There was a healthy dose of insanity, often drug or alcohol related, in last month’s calls to the police. My favorite was the drunkard who ‘misdialed’ and tried to blame it on an imaginary daughter.

Fighting was also a theme for the month with food fights (spaghetti), name calling (“hillbilly whore”) and the usual neighborly threats (with baseball bats).

  • 3:39 p.m. — A caller reported a man screaming and fighting with a chainlink fence.
  • 9:28 a.m. — A woman reported someone had written “hillbilly whore” on her gate in green chalk.
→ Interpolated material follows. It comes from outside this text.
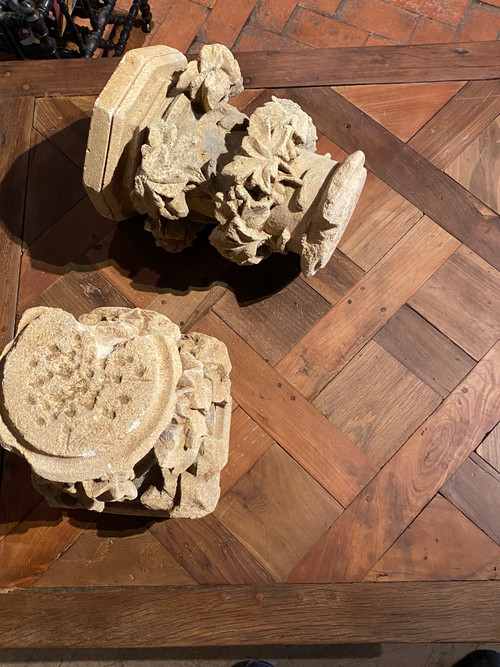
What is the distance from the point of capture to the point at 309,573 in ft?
5.39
She gave the name of a suspect, against whom she has a restraining order.
  • 8:16 p.m. — A caller reported receiving a phone call from a woman who spoke in a “sexual” tone and asked to speak to the youngest male in the residence.
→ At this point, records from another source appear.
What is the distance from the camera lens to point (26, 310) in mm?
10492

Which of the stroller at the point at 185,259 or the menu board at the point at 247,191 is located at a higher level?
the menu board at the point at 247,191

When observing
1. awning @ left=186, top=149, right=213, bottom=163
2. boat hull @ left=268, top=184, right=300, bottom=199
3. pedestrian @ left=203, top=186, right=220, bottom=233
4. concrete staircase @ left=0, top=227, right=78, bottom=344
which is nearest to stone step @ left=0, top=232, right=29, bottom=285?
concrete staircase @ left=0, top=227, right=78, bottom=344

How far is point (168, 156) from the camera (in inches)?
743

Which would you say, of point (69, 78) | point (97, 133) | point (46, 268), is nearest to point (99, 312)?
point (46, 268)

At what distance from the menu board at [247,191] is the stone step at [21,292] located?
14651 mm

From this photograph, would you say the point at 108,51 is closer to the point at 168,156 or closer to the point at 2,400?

  • 12:30 p.m. — A boy reported being underage and drinking, and said he wanted to go to jail because he heard it was cool. He could not be located.
  • 12:53 p.m. — A woman reported her crawlspace door had been tampered with and her neighbor makes “hoo-dau” sounds when she is outside. She also reported the hospital claims she called them 22 times regarding what kind of meds her housemaid was on.
  • 9:32 p.m. — A caller reported a man was “raging” on meth. He was arrested on suspicion of battery, damaging a phone line and possessing a controlled substance.
  • 5 p.m. — A caller reported a domestic dispute; both parties had spaghetti all over them.
  • 8:22 a.m. — A caller reported someone wrote “rackball” on a vehicle and on a retaining wall.
  • 6:07 p.m. — A caller reported possible drug activity. The people were doing their laundry.
  • 9:11 p.m. — A man reported his daughter misdialed the phone, then admitted he didn’t have a daughter and was drunk.
  • 7:08 p.m. — A caller reported an extremely drunken woman in a wheelchair was too impaired to care for a child, who was released to the care of a relative.
  • 12:22 p.m. — A caller from reported a bloated stomach.
  • 12:04 a.m. — A caller reported a group of drunken men came to his son’s window and asked if he wanted to buy some marijuana.
  • 12:46 p.m. – A caller reported a small missile in front of her house, with a red stick coming out the top of it. The caller said the missile was on her door step and she didn’t want to touch it. An officer responded and determined the missile was a Nerf children’s toy projectile.
  • 1:58 p.m. – A caller at a local park reported the “definitive smell of marijuana” at the skate park and requested an officer drive through the area to look for anything suspicious.
  • 2:02 p.m. — A woman reported her neighbor was banging on her door. At 6:43 p.m., the other woman reported she tried to apologize and the first woman wielded a baseball bat at her.